PORTRAIT23: Identity

Arts Project Australia artists in the APA Studio
Exhibiting APA Artists and collaborators for PORTRAIT23: Identity

Arts Project Australia is excited to announce that APA artists Alan Constable, Cathy Staughton, Eden Menta and Mark Smith will feature in the National Portrait Gallery’s PORTRAIT23: Identity exhibition opening Friday 10 March.

The National Portrait Gallery’s Portrait23: Identity is a major exhibition of new work from multi-award-winning contemporary Australian artists and collectives working across every state and territory.

Each APA artist worked in collaboration with an external artist to produce a portrait exploring the concept of identity. The portraits produced by these artists will feature in this exhibition alongside the APA artists’ own works.

Alan Constable will feature work alongside Andrew Curtis, Cathy Staughton will feature work alongside Clare Rae, Eden Menta will feature work alongside Janelle Low and Mark Smith will feature work alongside Ross Coulter.

PORTRAIT23: Identity is an exhibition of portraiture, but not as you know it.

In PORTRAIT23: Identity, award-winning contemporary Australian artists and collectives push the boundaries of traditional format.

This diverse collection features street art, textiles, performance, photography, ceramics, painting, drawing, soft sculpture, and bronze creations, all of which challenge the conventional limits of portraiture.

Many of these innovative works seamlessly blend into installations, videos, and animations, inviting you to step inside the portrait itself.

With the contributions of twenty-three remarkable artists and collectives, this exhibition explores the profound journey of self-representation, community, history, and modern society. These artists delve into deeply personal reflections on themes that resonate universally, including cultural knowledge, feminism, visibility and invisibility, activism, and the narratives of migration.

Portrait23 is an artistic celebration of the diversity and complexity of the self.

Visitors are asked to assume nothing, question everything and expect no answers.

Stored data =
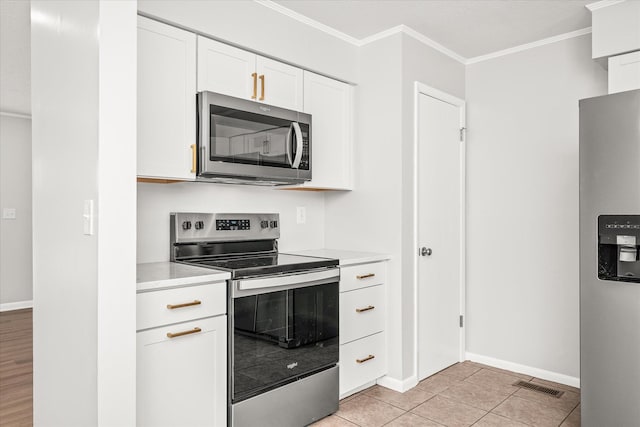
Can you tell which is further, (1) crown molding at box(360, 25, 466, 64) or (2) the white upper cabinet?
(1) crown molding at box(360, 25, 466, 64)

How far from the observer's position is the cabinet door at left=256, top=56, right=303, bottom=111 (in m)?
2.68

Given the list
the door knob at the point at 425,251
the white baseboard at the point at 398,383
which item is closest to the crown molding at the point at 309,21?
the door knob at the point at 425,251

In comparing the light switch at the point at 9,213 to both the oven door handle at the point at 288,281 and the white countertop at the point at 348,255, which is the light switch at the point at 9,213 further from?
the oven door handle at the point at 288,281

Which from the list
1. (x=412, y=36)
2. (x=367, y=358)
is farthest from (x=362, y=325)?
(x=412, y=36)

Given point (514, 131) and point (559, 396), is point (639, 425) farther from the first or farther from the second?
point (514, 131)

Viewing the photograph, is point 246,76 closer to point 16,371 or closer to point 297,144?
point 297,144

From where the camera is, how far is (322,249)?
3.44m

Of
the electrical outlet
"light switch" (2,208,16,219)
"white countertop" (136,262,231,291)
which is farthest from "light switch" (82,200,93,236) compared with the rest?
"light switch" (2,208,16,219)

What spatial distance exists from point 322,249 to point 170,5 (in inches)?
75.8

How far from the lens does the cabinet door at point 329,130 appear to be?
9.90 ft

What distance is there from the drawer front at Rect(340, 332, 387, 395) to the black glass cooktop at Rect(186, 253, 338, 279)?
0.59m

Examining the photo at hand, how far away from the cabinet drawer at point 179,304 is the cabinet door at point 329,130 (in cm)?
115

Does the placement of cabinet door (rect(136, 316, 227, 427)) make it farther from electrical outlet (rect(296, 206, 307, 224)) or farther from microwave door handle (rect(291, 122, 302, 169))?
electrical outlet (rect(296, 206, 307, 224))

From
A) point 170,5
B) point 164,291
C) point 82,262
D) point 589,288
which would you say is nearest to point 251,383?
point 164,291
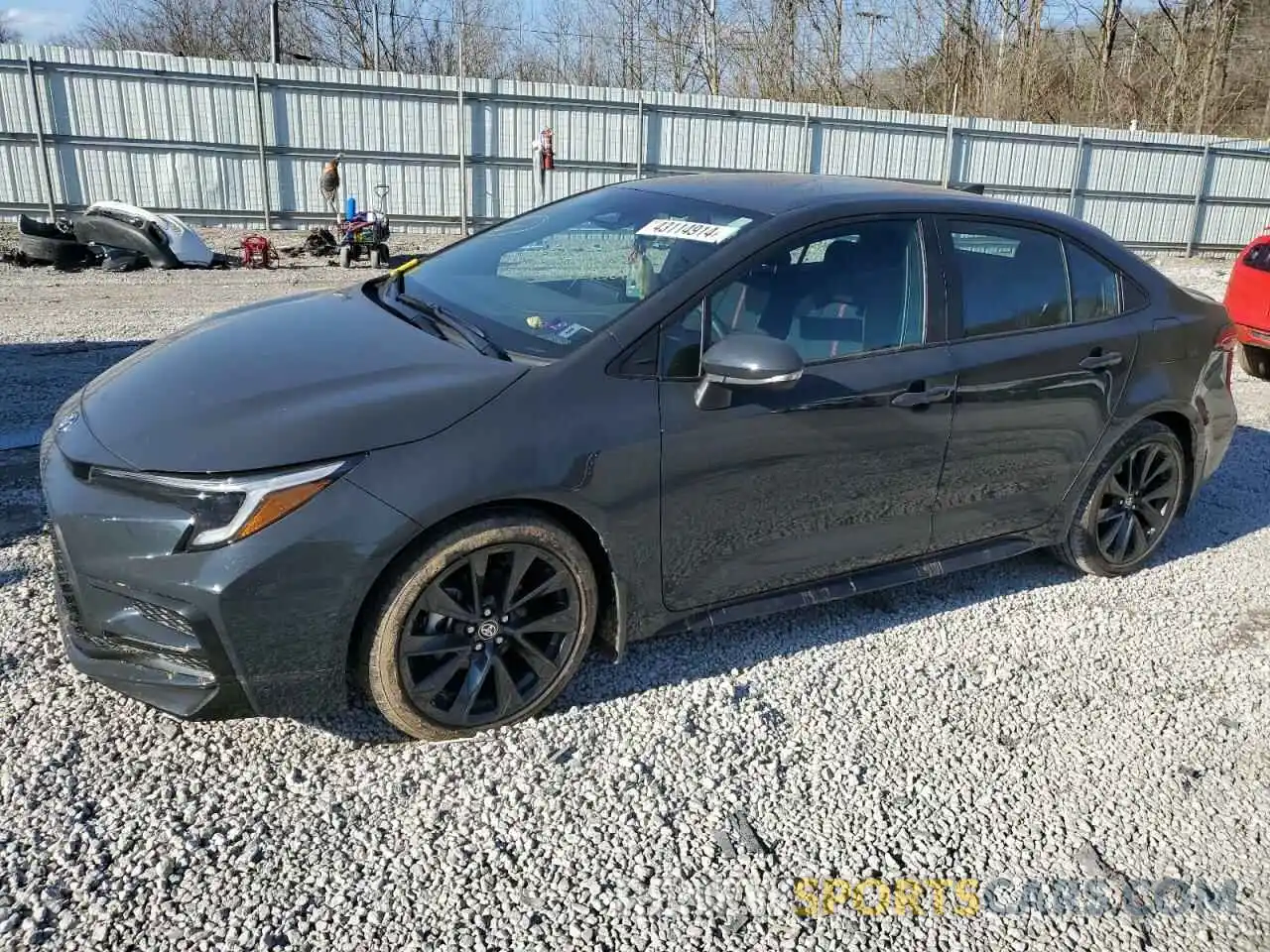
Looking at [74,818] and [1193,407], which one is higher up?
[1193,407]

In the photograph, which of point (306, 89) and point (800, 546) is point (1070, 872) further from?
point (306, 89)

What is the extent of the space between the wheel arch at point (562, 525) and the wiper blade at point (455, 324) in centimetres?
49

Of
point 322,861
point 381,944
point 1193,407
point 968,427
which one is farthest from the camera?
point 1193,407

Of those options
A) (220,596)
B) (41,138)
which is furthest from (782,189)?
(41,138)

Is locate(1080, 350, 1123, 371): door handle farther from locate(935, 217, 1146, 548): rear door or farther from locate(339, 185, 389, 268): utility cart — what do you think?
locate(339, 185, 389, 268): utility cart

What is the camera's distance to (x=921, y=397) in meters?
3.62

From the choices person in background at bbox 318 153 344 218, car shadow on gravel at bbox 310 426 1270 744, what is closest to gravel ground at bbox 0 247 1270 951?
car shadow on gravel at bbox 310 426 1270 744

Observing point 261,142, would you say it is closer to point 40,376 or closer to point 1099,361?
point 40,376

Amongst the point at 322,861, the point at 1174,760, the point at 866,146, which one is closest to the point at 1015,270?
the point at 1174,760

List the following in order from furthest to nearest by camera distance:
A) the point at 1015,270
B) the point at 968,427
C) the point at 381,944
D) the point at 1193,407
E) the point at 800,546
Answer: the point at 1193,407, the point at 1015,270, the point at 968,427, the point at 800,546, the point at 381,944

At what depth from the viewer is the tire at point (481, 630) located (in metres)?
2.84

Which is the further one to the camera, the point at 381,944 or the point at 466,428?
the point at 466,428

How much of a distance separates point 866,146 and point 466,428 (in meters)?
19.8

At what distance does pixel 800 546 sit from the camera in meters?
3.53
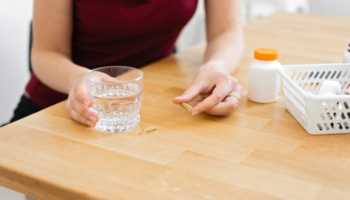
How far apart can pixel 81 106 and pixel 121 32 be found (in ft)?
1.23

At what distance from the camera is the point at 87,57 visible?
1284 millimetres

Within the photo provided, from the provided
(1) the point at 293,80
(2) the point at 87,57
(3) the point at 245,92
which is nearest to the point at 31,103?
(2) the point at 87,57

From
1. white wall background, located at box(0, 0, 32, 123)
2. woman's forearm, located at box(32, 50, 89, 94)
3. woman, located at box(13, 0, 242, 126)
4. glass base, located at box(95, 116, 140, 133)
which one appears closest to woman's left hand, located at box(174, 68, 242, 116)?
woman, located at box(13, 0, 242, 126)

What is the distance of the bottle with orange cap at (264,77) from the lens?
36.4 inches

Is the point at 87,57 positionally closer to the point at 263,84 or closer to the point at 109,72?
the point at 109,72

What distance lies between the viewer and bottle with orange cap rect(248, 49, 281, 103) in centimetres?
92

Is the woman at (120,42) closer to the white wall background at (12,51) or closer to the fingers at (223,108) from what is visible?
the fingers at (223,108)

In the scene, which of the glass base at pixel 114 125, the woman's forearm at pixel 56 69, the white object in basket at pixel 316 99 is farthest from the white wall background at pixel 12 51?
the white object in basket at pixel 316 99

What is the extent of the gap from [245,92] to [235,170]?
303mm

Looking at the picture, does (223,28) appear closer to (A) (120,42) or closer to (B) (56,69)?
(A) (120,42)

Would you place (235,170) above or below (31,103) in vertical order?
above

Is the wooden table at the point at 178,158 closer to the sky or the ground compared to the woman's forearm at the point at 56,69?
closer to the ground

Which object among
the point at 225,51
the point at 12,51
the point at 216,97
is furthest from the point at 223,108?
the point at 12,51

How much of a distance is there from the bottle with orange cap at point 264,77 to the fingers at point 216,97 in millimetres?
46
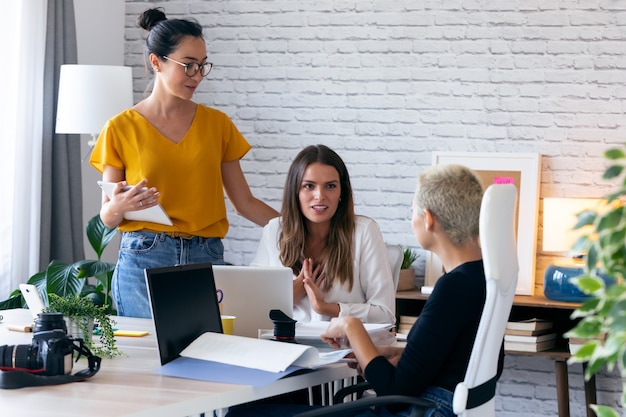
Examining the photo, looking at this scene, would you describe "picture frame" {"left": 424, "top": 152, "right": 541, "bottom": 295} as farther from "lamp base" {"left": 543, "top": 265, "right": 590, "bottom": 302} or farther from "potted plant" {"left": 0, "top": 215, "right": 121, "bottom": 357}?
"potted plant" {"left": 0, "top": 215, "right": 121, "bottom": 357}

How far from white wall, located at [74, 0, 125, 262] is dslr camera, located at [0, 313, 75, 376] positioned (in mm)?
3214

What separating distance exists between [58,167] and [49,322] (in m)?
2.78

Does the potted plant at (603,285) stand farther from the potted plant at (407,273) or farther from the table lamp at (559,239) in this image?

Set problem A = In the PORTRAIT23 announcement, which external artist did Eden Menta work with?
Set problem B = Reproduce the PORTRAIT23 announcement between "PORTRAIT23: Identity is an" and "the portrait itself.", inclusive.

Exercise solution A = Janelle Low

Exercise solution B =
PORTRAIT23: Identity is an exhibition of portraiture, but not as you know it.

In PORTRAIT23: Identity, award-winning contemporary Australian artists and collectives push the boundaries of traditional format.

This diverse collection features street art, textiles, performance, photography, ceramics, painting, drawing, soft sculpture, and bronze creations, all of which challenge the conventional limits of portraiture.

Many of these innovative works seamlessly blend into installations, videos, and animations, inviting you to step inside the portrait itself.